__PASSAGE PROVIDED__:
* start *

SF City point guard Ky Bowman drives to the hoop in the SF Bay Area Pro-Am Basketball League championship finale Friday night at Kezar Pavilion in San Francisco.
SAN FRANCISCO — The spotlight on Ky Bowman in this summer’s SF Bay Area Pro-Am Basketball League was undeniable.
A native of North Carolina who played collegiately at Boston College, the 6-1 point guard was a member of the 2019-20 Golden State Warriors before signing in the Lega Basket Serie A of the Italian professional league last season. In his fourth NBA game, he subbed in Oct. 30, 2019, when, less than a week into the Dubs’ season, Steph Curry suffered a season-ending hand injury. Bowman indeed emerged suddenly on the high-profile Bay Area sports scene.
In years past, players with NBA backgrounds regaled the Pro-Am floor at Kezar Pavilion, with several such players on each team’s roster. This season, there were just four players with NBA experience listed among the league’s eight teams. Of those players, Bowman was the only one with staying power.
“It’s a pride and a joy just to help the community come out,” Bowman said of playing in the Pro-Am for second straight year. “Getting everybody back to where they was, and showing love and support. Not just us, but family and friends.”
Not only did Bowman prove SF City’s top player this year. He opened the Pro-Am’s championship week by being named the league’s MVP and scoring 27 points last Monday in SF City’s Game 1 win over Dream Team, 108-102 in overtime, to set the tone for the best-of-three series.
From there, Bowman was held relatively in check in the scoring department. While he showed up with a team-high 11 rebounds Wednesday in Game 2, he totaled just 15 points in a 98-82 loss. It was more of the same through the first three quarters of Friday’s Game 3 championship finale, as he entered the fourth quarter with 16 points and the contest deadlocked at 73-73.

* end *

__DATASET CONTENT__:
* start *

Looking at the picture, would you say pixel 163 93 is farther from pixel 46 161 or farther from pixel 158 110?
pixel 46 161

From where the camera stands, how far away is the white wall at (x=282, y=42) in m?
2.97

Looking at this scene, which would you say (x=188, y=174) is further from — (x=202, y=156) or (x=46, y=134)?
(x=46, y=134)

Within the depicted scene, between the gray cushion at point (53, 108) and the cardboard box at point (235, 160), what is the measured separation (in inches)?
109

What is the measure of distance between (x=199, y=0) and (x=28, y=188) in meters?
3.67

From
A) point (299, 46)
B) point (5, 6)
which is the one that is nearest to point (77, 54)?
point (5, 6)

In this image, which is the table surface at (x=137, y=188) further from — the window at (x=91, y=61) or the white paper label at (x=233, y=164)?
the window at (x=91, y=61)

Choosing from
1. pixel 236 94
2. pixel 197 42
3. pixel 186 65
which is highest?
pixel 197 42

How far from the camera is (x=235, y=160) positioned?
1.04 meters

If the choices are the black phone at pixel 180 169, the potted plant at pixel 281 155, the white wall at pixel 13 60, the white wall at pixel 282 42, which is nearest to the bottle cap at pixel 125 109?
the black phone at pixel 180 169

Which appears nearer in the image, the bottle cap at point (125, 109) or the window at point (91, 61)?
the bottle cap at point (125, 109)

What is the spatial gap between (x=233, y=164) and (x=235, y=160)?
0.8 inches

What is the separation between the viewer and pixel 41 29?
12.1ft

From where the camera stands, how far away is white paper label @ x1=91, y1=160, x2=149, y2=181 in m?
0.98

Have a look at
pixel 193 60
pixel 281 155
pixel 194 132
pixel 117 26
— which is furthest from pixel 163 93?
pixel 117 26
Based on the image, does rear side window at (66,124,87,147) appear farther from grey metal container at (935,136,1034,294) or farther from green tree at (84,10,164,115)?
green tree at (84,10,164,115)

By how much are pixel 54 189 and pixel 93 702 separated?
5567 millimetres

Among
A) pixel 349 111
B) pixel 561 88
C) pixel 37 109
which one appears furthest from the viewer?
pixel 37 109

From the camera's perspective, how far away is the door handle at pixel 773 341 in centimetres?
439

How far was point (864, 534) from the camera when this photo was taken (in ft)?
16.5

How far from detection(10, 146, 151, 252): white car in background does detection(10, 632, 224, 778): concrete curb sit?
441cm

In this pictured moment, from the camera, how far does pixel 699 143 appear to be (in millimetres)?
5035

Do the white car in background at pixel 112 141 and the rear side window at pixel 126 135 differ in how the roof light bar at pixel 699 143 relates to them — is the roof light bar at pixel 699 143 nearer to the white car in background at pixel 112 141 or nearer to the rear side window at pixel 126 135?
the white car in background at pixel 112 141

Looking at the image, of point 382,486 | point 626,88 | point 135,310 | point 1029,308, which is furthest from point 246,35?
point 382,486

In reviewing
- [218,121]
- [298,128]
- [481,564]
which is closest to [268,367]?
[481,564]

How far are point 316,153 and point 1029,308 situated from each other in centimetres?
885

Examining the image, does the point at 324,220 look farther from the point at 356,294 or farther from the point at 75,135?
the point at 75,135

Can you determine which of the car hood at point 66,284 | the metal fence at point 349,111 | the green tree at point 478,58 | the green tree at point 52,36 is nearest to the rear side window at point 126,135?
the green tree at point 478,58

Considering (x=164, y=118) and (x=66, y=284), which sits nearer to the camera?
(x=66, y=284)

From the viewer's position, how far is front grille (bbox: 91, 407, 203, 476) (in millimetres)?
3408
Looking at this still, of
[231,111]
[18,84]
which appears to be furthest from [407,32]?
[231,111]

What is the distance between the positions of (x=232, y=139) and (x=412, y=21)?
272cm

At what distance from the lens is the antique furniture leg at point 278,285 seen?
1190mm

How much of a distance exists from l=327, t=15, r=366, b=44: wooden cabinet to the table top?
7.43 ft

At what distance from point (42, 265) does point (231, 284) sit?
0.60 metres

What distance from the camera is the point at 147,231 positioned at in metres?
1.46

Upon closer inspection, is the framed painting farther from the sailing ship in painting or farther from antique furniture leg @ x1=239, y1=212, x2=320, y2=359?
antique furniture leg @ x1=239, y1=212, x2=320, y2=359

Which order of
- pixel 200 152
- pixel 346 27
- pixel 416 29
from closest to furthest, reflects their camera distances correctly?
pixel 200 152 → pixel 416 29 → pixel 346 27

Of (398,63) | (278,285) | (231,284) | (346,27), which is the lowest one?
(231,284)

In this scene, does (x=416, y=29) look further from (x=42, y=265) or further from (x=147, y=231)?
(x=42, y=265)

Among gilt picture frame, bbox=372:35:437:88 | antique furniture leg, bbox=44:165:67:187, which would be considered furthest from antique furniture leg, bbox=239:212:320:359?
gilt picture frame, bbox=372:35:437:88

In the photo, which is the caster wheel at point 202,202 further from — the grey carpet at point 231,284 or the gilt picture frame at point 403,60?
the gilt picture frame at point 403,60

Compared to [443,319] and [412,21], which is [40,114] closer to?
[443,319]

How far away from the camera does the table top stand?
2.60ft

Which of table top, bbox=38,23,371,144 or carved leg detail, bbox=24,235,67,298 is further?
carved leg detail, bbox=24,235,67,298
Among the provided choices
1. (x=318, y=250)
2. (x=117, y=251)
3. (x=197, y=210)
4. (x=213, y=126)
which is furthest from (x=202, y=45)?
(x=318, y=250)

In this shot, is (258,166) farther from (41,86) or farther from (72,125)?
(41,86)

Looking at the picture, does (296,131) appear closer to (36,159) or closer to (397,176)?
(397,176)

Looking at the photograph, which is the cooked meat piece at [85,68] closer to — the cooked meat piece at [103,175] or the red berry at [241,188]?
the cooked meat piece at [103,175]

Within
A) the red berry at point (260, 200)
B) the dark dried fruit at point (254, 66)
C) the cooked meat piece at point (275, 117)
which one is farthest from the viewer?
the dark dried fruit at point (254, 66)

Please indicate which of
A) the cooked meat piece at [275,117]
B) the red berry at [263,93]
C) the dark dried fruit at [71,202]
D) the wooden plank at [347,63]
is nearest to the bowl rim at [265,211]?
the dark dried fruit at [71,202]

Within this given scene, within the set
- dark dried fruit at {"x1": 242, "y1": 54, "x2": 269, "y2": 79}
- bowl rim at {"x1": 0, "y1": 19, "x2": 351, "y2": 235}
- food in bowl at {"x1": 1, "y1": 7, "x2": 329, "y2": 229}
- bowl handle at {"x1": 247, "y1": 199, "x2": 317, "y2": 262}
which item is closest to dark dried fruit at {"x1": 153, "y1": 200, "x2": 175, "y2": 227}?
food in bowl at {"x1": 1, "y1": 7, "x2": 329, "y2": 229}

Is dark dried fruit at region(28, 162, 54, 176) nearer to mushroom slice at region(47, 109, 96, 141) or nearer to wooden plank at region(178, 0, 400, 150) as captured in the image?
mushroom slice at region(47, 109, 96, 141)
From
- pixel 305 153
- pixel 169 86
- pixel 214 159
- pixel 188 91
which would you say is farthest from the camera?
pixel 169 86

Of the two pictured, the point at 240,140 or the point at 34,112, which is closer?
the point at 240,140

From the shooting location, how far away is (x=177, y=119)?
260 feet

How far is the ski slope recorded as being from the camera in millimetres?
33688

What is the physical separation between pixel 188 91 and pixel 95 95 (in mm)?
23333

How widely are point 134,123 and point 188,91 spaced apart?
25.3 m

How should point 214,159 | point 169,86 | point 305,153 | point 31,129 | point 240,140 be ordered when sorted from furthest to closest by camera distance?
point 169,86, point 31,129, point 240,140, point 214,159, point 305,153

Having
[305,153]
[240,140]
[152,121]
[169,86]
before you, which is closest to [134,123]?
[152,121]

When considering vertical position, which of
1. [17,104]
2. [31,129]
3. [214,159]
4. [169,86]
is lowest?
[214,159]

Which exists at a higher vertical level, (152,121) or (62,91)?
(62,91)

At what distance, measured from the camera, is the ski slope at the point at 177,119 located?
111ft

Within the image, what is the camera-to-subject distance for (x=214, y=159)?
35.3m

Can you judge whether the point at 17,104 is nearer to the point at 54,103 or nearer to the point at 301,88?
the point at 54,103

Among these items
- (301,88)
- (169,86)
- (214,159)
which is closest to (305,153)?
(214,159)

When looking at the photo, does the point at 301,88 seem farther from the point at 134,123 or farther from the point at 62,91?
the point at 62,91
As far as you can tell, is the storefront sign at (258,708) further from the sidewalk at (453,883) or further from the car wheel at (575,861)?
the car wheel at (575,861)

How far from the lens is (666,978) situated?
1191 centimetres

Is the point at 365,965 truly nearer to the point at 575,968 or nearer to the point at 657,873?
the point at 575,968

* end *

__WHAT TO WORK ON__:
a - From the article about Ky Bowman in the Pro-Am league, copy the passage starting with "SAN FRANCISCO —" and going on through "Area sports scene.".
b - According to the article about Ky Bowman in the Pro-Am league, how many players with NBA experience were listed among the league's eight teams this season?
c - Write what follows in the article about Ky Bowman and the Pro-Am championship, starting after its final sentence.

__ANSWER SET__:
a -
SAN FRANCISCO — The spotlight on Ky Bowman in this summer’s SF Bay Area Pro-Am Basketball League was undeniable.
A native of North Carolina who played collegiately at Boston College, the 6-1 point guard was a member of the 2019-20 Golden State Warriors before signing in the Lega Basket Serie A of the Italian professional league last season. In his fourth NBA game, he subbed in Oct. 30, 2019, when, less than a week into the Dubs’ season, Steph Curry suffered a season-ending hand injury. Bowman indeed emerged suddenly on the high-profile Bay Area sports scene.

b - Four.

c -
Then Bowman flipped a switch. Pivoting off the role of pass-intensive point guard, the 2023 Pro-Am MVP turned up the aggression and finished at the cylinder to the tune of five made field goals and 17 points in the quarter, amassing a game-high 33 points on the night to lead SF City to a 107-101 victory, and the Pro-Am championship.
“Ky, he’s a real nice guy, he wants to be a team player,” SF City head coach Carl Jacobs said. “We tell him to be aggressive … and we tell him: ‘That trap, it’s not that strong.’ I say if you beat it, now we’re 5 on 3. So, I told him, sometimes be aggressive. Because we were beating the trap, throwing it back out, which was not beating the trap. … Once he started being aggressive, then he realized.”
Dream Team — coached by Jefferson High School legend Bryan Thomasson — was playing at a disadvantage, with one of the team’s top players, forward Sayeed Pridgett, taking leave after Wednesday’s game due to a prior commitment playing in an international event. In Game 2, Pridgett lit up the Kezar crowd with a game-high 36 points.
“Sayeed is one of our best players,” Dream Team center Te’Jon Sawyer said. “Basically, our mentality was just: next man up. We’re basically a young team, so we’ve got to have our younger guys step up. We didn’t get what we wanted at the end of the day, but we felt like we played hard today.”
The Dream Team box score was a thing of beauty. Paced by Deshawn Parsons’ team-high 25 points, all five starters scored in double figures. Sawyer — a 6-7 center who transferred to Montana State in 2023 out of City College of San Francisco — added a yeoman’s effort, totaling 21 points and a game-high 16 rebounds.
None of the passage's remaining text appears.